There are potential solutions. A decades-long study just published in the Journal of the American Medical Association (JAMA) Pediatrics showed that youth intervention programs designed to support healthy development provide multiple benefits — social, cognitive, and behavioral — for children and their future offspring. But in the real world, proven programs are not used often enough.
“In my experience, the public as well as legislators don’t know about the successes of investment in child and adolescent prevention programs,” said Karl Hill, director of the Problem Behavior and Positive Youth Development Program at the University of Colorado Boulder and lead author of the JAMA Pediatrics study.
Well-funded programs such as Project D.A.R.E. (Drug Abuse Resistance Education) have not been supported by strong evidence. But there are many model programs that have been tested, with strong evidence that they can improve the lives of children and can be used on a large scale.
“Cost-benefit analyses of effective programs show that for every dollar spent, there is a large payoff in reduced policing, courts, incarceration, and mental health treatment costs,” Hill said. “But that reduction takes time, and people are sometimes shortsighted. Reasonable investments now will have big payoffs later, but we have to be patient.”
A trial from 2012 examined 24 communities that were randomly assigned to either do science-based prevention planning or conduct business as usual. The former showed large reductions in substance use and delinquency at a community wide level — paying off five times the cost of the program.

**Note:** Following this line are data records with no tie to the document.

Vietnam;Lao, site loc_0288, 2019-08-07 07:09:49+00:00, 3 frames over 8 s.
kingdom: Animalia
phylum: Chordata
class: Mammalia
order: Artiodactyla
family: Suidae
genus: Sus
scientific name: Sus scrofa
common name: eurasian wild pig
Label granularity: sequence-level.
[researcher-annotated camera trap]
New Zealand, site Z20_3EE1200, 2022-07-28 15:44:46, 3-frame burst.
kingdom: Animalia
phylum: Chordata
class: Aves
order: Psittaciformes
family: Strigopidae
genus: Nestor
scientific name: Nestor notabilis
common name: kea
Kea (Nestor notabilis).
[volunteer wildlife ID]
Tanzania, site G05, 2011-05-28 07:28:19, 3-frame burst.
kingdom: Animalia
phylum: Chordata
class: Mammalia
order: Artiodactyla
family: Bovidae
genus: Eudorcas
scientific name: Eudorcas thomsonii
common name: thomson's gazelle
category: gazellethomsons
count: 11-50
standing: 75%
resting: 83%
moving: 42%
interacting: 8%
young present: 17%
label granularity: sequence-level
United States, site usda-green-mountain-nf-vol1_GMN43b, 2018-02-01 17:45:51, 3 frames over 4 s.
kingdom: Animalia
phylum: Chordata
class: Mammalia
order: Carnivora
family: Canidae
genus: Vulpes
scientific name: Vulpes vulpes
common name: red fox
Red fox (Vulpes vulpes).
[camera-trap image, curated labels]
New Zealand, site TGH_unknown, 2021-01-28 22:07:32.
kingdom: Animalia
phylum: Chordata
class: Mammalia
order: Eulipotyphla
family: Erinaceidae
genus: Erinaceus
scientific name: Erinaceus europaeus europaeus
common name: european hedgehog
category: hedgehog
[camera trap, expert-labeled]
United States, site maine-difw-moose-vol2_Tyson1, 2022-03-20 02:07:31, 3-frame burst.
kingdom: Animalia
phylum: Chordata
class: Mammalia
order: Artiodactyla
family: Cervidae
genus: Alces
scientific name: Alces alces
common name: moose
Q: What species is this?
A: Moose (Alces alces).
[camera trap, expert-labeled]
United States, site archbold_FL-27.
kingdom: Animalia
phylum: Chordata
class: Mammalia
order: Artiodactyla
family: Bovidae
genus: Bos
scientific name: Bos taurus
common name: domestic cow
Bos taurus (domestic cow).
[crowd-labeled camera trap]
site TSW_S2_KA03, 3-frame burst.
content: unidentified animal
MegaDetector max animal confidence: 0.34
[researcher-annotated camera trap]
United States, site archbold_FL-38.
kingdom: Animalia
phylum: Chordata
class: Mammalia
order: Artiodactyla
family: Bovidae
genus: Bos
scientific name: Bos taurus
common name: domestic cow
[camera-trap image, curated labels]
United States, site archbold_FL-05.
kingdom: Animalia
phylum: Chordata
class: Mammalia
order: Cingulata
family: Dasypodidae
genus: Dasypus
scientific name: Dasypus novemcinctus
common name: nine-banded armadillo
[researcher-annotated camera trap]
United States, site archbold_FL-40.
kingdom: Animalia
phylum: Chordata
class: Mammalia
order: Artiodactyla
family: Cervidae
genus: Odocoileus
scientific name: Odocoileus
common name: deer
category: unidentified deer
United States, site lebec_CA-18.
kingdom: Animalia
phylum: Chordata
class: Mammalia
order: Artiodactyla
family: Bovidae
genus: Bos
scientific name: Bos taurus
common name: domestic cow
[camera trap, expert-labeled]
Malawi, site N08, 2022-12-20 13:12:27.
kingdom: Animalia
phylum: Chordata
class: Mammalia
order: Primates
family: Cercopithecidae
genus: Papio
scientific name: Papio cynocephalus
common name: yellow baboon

But in the United States, health care, education, public health, and social services mostly function independently, and schools rarely get time for more programs like intervention.
“My fear is we haven’t carved out enough time in schools to focus on the social and emotional development of kids, and we don’t do a lot of community work with parents about the same.” Jones-Morrison said. “Some of the interventions that will be helpful will be creating opportunities for kids to have a safe space to talk with people about the very real issues that are happening in their lives right now.”
The challenge extends beyond schools.
“It’s the same situation for a lot of our community-based mental health services. There aren’t enough of them. There are a lot of drive-by diagnoses, and there’s a lot of nuances preventing open space for conversation,” Jones-Morrison said.
Crises will always occur; the key is investing in ways to better prepare for the next one.